### GIVEN EXERCISE
Can you put every line of the records below into a Markdown table with the columns "Row" and "Text," numbering the rows and skipping blank lines? Leave the pictures out.

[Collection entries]
━━━

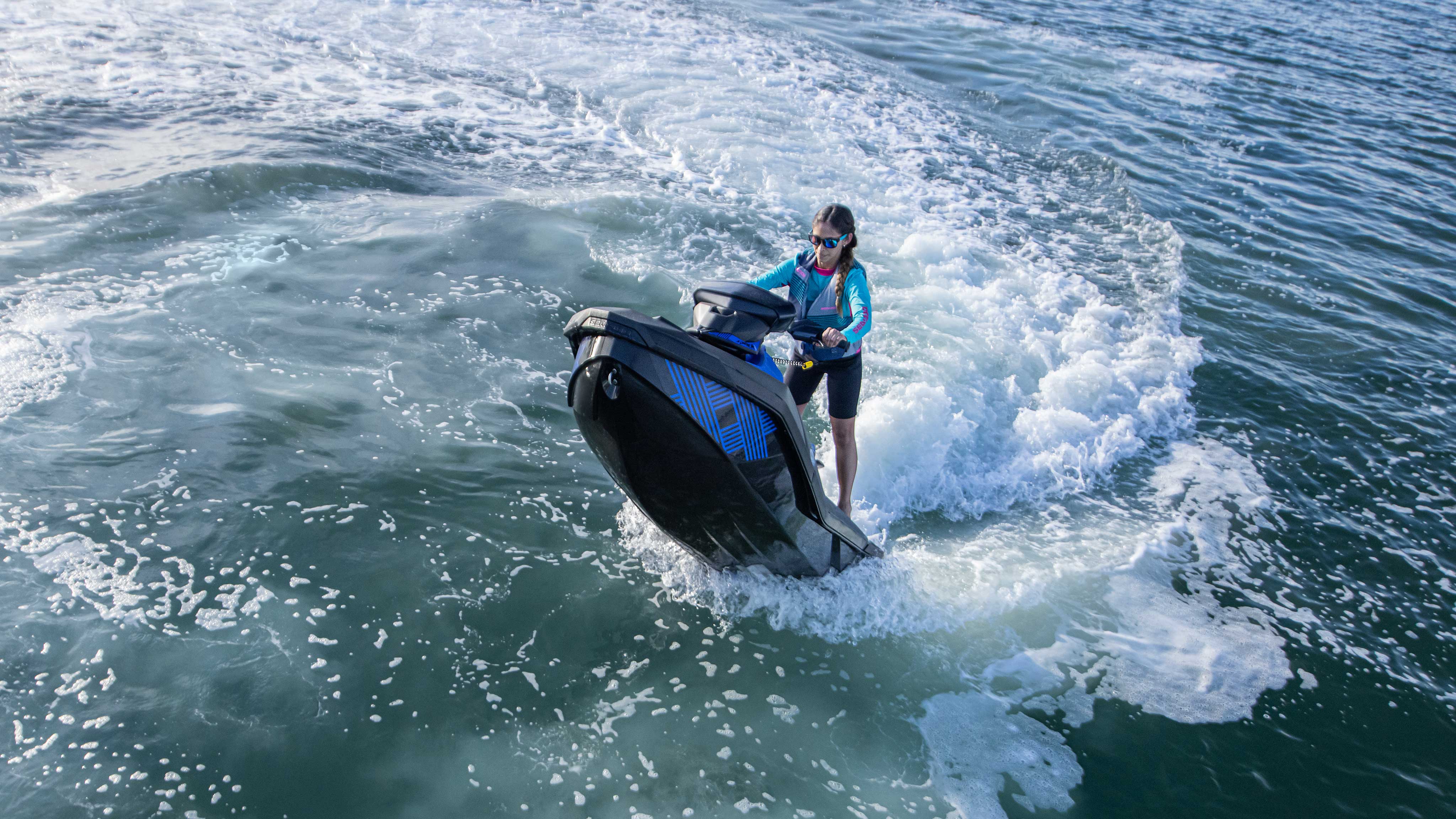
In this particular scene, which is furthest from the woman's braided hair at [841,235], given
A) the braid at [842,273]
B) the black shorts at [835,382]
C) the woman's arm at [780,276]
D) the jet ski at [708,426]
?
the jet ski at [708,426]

━━━

### WRITTEN ANSWER
| Row | Text |
|---|---|
| 1 | In this particular scene, which is furthest from the woman's braided hair at [841,235], given |
| 2 | A) the braid at [842,273] |
| 3 | B) the black shorts at [835,382] |
| 4 | C) the woman's arm at [780,276] |
| 5 | D) the jet ski at [708,426] |
| 6 | ? |
| 7 | the jet ski at [708,426] |